Retail investors are growing increasingly confident in the UK and US markets, with a poll from investment platform eToro showing that more than a third of UK retail investors believe the domestic market offers the strongest long-term opportunities. UK investors had turned to emerging markets during the first half of the year, having been deterred by tariffs, geopolitical tensions and weaker currencies at home and across the Atlantic. The poll also shows that 35% believe the US market can offer sustainable returns. Lale Akoner, global market strategist at eToro, said: “Portfolios are once again tilting back to the US, reflecting recognition that the American market remains the cornerstone of global investing.”

ECONOMY
Inflation remains at 3.8%

Financial Times BBC News City AM The Guardian The Independent

Inflation came in at 3.8% in the year to August, figures from the Office for National Statistics show, with this matching the rate recorded in July. Chancellor Rachel Reeves said she is “determined” to get costs down, adding: “I know families are finding it tough and that for many the economy feels stuck.” Shadow Chancellor Mel Stride said Labour’s tax policies are “stoking inflation,” saying: “With borrowing costs hitting a 27-year high, working people and businesses are bracing for even more tax rises to pay for Labour’s mismanagement.” Yael Selfin, chief economist at KPMG UK, said a rise in inflation had been driven by “domestic policy choices,” including the increase in employers’ National Insurance contributions. She added: “These higher costs have been passed on by businesses to consumers, feeding through into higher headline inflation.” James Smith, developed market economist at investment bank ING, said inflation holding at 3.8% “means the prospect for further interest rate cuts this year very much hang in the balance.”

TAX
Ministers urged to drive up productivity, not taxes

The Daily Telegraph

Sir Clive Cowdery, founder of the Resolution Foundation, has urged Labour to shift its focus from taxing the rich to enhancing productivity growth. He highlighted that living standards have stagnated for two decades, with typical incomes at £31,000, far below the £51,000 expected if growth had continued at the rate seen in 2005. Sir Clive said: “The overriding question facing Britain is not who should benefit from the spoils of growth, but how we get back to having some spoils of growth to share.” He emphasised that future improvements in living standards depend on economic growth rather than increased taxes.

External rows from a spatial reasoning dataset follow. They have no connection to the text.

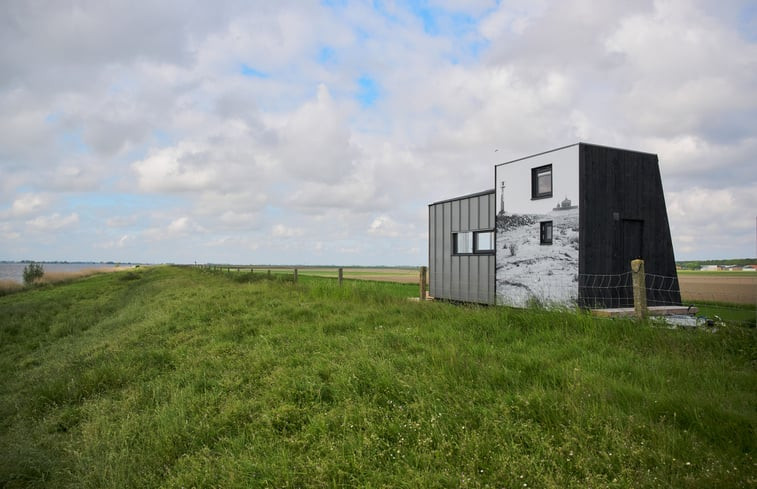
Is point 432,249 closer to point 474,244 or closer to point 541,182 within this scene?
point 474,244

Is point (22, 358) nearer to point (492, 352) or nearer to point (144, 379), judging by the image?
point (144, 379)

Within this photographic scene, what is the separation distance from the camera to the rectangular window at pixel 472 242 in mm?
15484

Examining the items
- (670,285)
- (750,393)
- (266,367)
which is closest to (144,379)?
(266,367)

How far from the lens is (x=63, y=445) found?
589 cm

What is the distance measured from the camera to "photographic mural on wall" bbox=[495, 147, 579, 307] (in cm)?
1250

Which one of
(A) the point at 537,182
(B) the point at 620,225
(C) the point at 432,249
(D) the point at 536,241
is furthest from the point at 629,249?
(C) the point at 432,249

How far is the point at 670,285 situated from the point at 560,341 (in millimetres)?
9546

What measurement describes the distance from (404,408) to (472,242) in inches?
473

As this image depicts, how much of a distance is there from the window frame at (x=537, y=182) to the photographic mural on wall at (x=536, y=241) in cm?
10

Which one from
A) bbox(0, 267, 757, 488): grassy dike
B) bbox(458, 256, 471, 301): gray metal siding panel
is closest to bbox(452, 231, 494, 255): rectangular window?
bbox(458, 256, 471, 301): gray metal siding panel

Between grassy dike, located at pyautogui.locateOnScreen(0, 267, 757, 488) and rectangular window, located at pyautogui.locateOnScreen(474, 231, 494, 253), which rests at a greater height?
rectangular window, located at pyautogui.locateOnScreen(474, 231, 494, 253)

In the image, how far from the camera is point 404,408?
4.82 m

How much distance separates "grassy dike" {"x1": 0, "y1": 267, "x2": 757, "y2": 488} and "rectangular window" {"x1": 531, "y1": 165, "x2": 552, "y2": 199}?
21.2ft

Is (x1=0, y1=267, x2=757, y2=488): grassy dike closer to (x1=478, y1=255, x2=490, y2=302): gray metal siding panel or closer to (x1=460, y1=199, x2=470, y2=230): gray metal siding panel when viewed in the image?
(x1=478, y1=255, x2=490, y2=302): gray metal siding panel
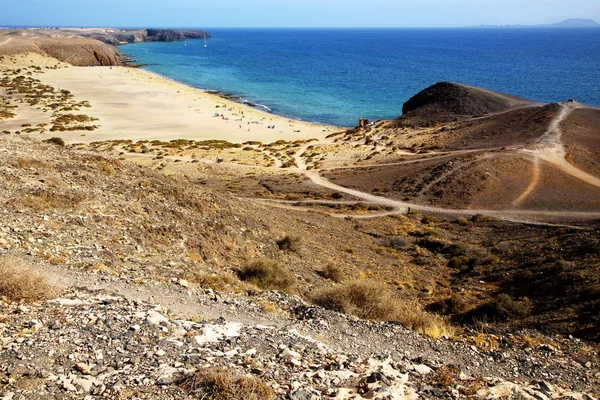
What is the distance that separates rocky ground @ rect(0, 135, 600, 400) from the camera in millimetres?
7648

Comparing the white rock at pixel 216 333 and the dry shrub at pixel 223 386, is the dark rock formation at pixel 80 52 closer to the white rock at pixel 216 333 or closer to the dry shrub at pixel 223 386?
the white rock at pixel 216 333

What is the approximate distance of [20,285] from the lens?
9367 millimetres

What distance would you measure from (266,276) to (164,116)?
199 feet

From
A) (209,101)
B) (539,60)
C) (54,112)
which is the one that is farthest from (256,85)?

Chancellor warned over further tax hikes

Daily Express

Stuart Morrison from the British Chambers of Commerce has warned that rising National Insurance costs and tariffs are squeezing company margins, saying: “Businesses will be worried by inflation holding at 3.8% at a time when cost pressures continue to bite.” He added: “Our message to the Chancellor is clear – there must be no new tax rises on business. Firms cannot provide the economic growth we all need if they continue to be hampered by rising costs.” Elsewhere, Tom Clougherty from the Institute of Economic Affairs has highlighted the ongoing cost-of-living crisis, attributing it to poor economic management and rising taxes.

REGULATION
Watchdog to exempt cryptocurrency groups from some rules

The Financial Conduct Authority is set to adapt regulations for cryptocurrency firms, exempting some rules while tightening others to address unique risks, emphasising the high-risk nature of crypto investments.

CORPORATE
PwC cuts jobs as growth slows

Financial Times The Daily Telegraph City AM Daily Mail The Times

PwC has announced job cuts due to a challenging economic environment, saying it had made “the tough decision to reduce roles in some areas.” The firm reported a 0.4% increase in annual revenues, totalling £6.35bn, marking its slowest growth since 2009. Despite the downturn, profits rose by 20% to £1.37bn from £1.14bn in 2024, and average partner pay increased slightly from £862,000 to £865,000. Income from tax advice rose 6% to £1.23bn, while the deals teams brought in revenue of £1.05bn, marking a year-on-year increase of almost 4%. Audit revenue, meanwhile, was broadly flat at £1.50bn.

AND FINALLY …
Suit sales trending up at M&S

Daily Mail

Marks & Spencer has reported an 8% increase in suit sales over the past year, selling over half a million units. This growth coincides with the retailer’s highest ever ‘style ranking’ with 18 to 34-year-olds in its annual YouGov poll of customers. Mitch Hughes, director of menswear, explained: “Men’s formal wear continues to be a growth category for us as men look to smarten up their wardrobes for the office.” M&S has also increased its share of the men’s suits market from 14.2% to 19.4% in the year ending April.